Researchers have found that a 310-mile trench beneath the Atlantic formed when a short-lived plate boundary split a region already weakened by deep mantle heat.
The discovery recasts one of the ocean’s strangest seafloor structures as evidence that deep forces beneath the planet can decide where the crust eventually tears apart.
Hidden trench evidence
Fresh maps and volcanic rocks hauled up during the German research vessel METEOR’s M168 expedition, an oceanographic survey cruise focused on mapping and sampling the region, gave scientists their first detailed cross-section of the whole feature.
Working from GEOMAR Helmholtz Centre for Ocean Research Kiel, marine geologist Dr. Antje Dürkefälden matched those samples to distinct parts of the trench.
“Our results now explain for the first time why this remarkable structure developed precisely at this location,” said Dürkefälden.
Once that contrast appeared, the feature stopped looking uniform and revealed a sequence of events.
Rocks from below
Ages from the main trough clustered between about 45 and 38 million years, while Peake Deep pointed to later activity.
Because the magnetic pattern changed along the structure, the team concluded the opening progressed from east to west.

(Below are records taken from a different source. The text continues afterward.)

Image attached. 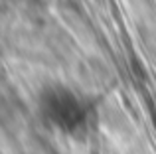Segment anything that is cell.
<instances>
[{
	"instance_id": "cell-1",
	"label": "cell",
	"mask_w": 156,
	"mask_h": 154,
	"mask_svg": "<svg viewBox=\"0 0 156 154\" xmlns=\"http://www.w3.org/2000/svg\"><path fill=\"white\" fill-rule=\"evenodd\" d=\"M42 115L63 132H79L85 127L87 113L81 99L67 87H48L40 99Z\"/></svg>"
}]
</instances>
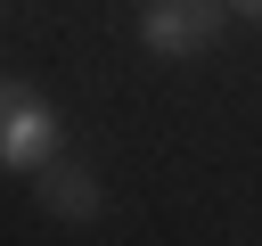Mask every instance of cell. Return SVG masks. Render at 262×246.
<instances>
[{
  "mask_svg": "<svg viewBox=\"0 0 262 246\" xmlns=\"http://www.w3.org/2000/svg\"><path fill=\"white\" fill-rule=\"evenodd\" d=\"M57 148H66V123H57V107H49L33 82L0 74V164H8V172H41Z\"/></svg>",
  "mask_w": 262,
  "mask_h": 246,
  "instance_id": "obj_1",
  "label": "cell"
},
{
  "mask_svg": "<svg viewBox=\"0 0 262 246\" xmlns=\"http://www.w3.org/2000/svg\"><path fill=\"white\" fill-rule=\"evenodd\" d=\"M213 41H221V0H147L139 8L147 57H205Z\"/></svg>",
  "mask_w": 262,
  "mask_h": 246,
  "instance_id": "obj_2",
  "label": "cell"
},
{
  "mask_svg": "<svg viewBox=\"0 0 262 246\" xmlns=\"http://www.w3.org/2000/svg\"><path fill=\"white\" fill-rule=\"evenodd\" d=\"M33 197H41V213H49V221H66V230H90V221H98V205H106V197H98V180H90L82 164H66V156H49V164L33 172Z\"/></svg>",
  "mask_w": 262,
  "mask_h": 246,
  "instance_id": "obj_3",
  "label": "cell"
},
{
  "mask_svg": "<svg viewBox=\"0 0 262 246\" xmlns=\"http://www.w3.org/2000/svg\"><path fill=\"white\" fill-rule=\"evenodd\" d=\"M229 8H237V16H262V0H229Z\"/></svg>",
  "mask_w": 262,
  "mask_h": 246,
  "instance_id": "obj_4",
  "label": "cell"
}]
</instances>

Younger lava also sat on older crust, showing magma erupted after the seafloor itself had already formed.
That timing ruled out a simple birth at the spreading ridge and pushed the story toward later rifting.
Researchers mapped the King’s Trough complex, revealing how deep mantle heat and shifting plates shaped the Atlantic seafloor.
Heat beneath the crust
Long before the trench opened, the seafloor there had already been built thicker than usual by extra volcanic activity.
The authors traced that excess to a mantle plume, a column of unusually hot rock rising from deep Earth.
Heat from that source would have softened the overlying crust, making it easier to stretch and crack later.
That weakness helps explain why a temporary plate boundary cut through this patch instead of somewhere nearby.
The eastern break
At the eastern end, two narrower basins dropped even deeper, reaching nearly 20,000 feet below the sea surface.
Rocks from those basins lacked the enriched chemistry seen in the main trough and instead resembled ordinary upper mantle material.
That pattern fits decompression melting, where rising rock melts as pressure falls during crustal stretching. Those deepest cuts likely mark the first hard tearing, not the plume-fed stage that came before.
A moving boundary
Researchers place the crucial tectonic change between about 37 and 24 million years ago during a short-lived plate rearrangement.
As the boundary shifted between Europe and Africa, the seafloor opened into a graben, a long block dropped between faults.
The split did not mature into a new spreading center, which means the rift stalled before fresh ocean crust formed.
That stop-start history left King’s Trough as a preserved record of a plate boundary that came and went.
An Azores connection
Chemical signatures in the trough rocks closely matched volcanic material associated with the Azores, a Portuguese island chain in the mid-Atlantic.
That resemblance suggests the heat source beneath King’s Trough was an early branch of the same upwelling.
The Azores Plateau began building about 20 million years ago as the main plume focused farther south.
If that reading holds, the trench captures a moment before the modern Azores system settled into place.
No river made this
Nothing like a river could have carved this feature, because deep ocean floors lack flowing water strong enough to gouge it.
Instead, faulting dropped blocks of crust while nearby ridges and seamounts rose along the broken edges.
Some flanking structures may be tilted shoulders of the rift, while others probably received later magma.
That mixed architecture explains why the trench looks canyon-like from above yet records tectonics, not erosion.
A living comparison
A similar process may still be playing out near the Azores, where the Terceira Rift cuts across thickened seafloor today.
Both regions sit on elevated crust beside the Mid-Atlantic Ridge and both show long, irregular basins rather than neat spreading lines.
That parallel gives geologists a rare before-and-after view of how an oceanic rift begins, stalls, and reshapes itself.
King’s Trough matters partly because it preserves an older stage that active settings usually keep rearranging.
Why ocean maps matter
This result depended on seeing the trench in detail, not as a vague line on a broad seafloor map.
High-resolution depth data showed how the basins, ridges, and seamounts line up, while rock samples supplied ages and chemistry.
Without both kinds of evidence, the trough could still look like a single mystery feature with one cause.
Better ocean mapping will likely rewrite other seafloor stories that have stayed blurry for decades.
What scientists now know
King’s Trough now reads as two linked forces, mantle heat that weakened the crust and tectonic motion that tore it apart.
More samples from the deepest floors could refine the timeline, but this trench already stands as a benchmark for stalled ocean rifts.
The study is published in Geochemistry, Geophysics, Geosystems.